Zhao Qiang a dit : « Bien sûr, si tu me caches quoi que ce soit, je ne m'occuperai plus de toi. »

Chen Xinyu a dit : « Je vais être honnête avec toi. Franchement, j'ai très peur. Mais tu n'es pas une personne ordinaire, alors je sais que tu me protégeras. En y repensant, je n'ai plus peur. Au contraire, je suis un peu excitée car ce que nous allons faire est quelque chose de très important. »

Zhao Qiang retira sa montre électronique et la tendit à Chen Xinyu : « Je n'ai pas d'appareil photo numérique sous la main, alors utilise celle-ci pour prendre des photos. Il y a un objectif sténopé sur l'écran. Pointe-le simplement vers la scène que tu veux immortaliser, et mon ordinateur l'enregistrera automatiquement. »

Chen Xinyu examina attentivement la montre numérique qu'elle tenait à la main : « Est-ce si extraordinaire ? »

Zhao Qiang ne répondit pas, et Chen Xinyu pensa aussitôt à l'étrange arme de Zhao Qiang, cent fois plus impressionnante qu'une simple montre numérique. Ce n'était donc qu'une montre numérique avec appareil photo, rien d'étonnant.

« Zhao Qiang, puis-je mieux vous connaître ? Je ne parle pas de votre statut d'étudiant, je parle de vous, vraiment. »

Zhao Qiang a déclaré : « Vous n'êtes donc pas au courant ? Je travaille pour le pays.
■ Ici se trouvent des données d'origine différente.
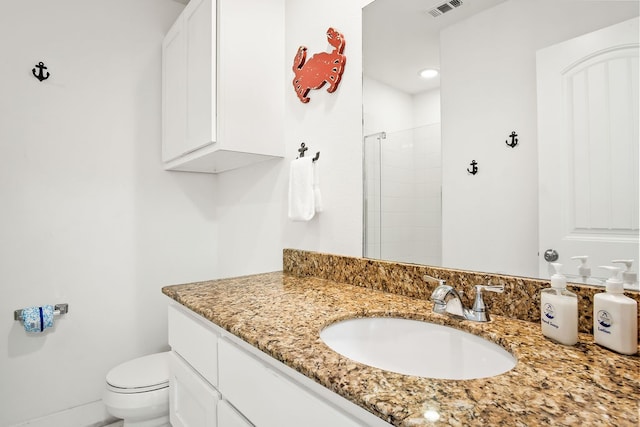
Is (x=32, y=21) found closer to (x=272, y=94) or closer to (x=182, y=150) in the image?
(x=182, y=150)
Mon objectif est d'empêcher Bazafi de prendre le pouvoir. Premièrement, je veux l'assassiner ; deuxièmement, je veux empêcher les rebelles d'attaquer la ville K ; et troisièmement, je veux libérer les otages. »

Chen Xinyu a déclaré : « Il s'agit d'une opération secrète menée par le pays en réponse au dernier massacre de Chinois. Officiellement, le pays est impuissant, mais il peut secrètement riposter contre Bazafi et lui faire comprendre qu'il ne faut pas sous-estimer les Chinois. »

Zhao Qiang acquiesça : « Cependant, vous ne devez le dire à personne, sinon cela vous causera de sérieux ennuis. En tant que journaliste de la CCTV, vous devriez comprendre ce principe. Sinon, je serai impuissant à vous aider si Li Zhongyuan vous recherche à cause de cette fuite. »

Chen Xinyu a dit : « Je comprends, ne vous inquiétez pas. L'arme que vous possédez est-elle le fruit des dernières recherches scientifiques du pays ? »

Zhao Qiang a dit : « Inutile de poser la question. Je vous le dirai en temps voulu, mais pas maintenant. »

« Oh », acquiesça Chen Xinyu. Voyant qu’elle avait du mal à marcher, Zhao Qiang se pencha et dit : « Je vais te porter. »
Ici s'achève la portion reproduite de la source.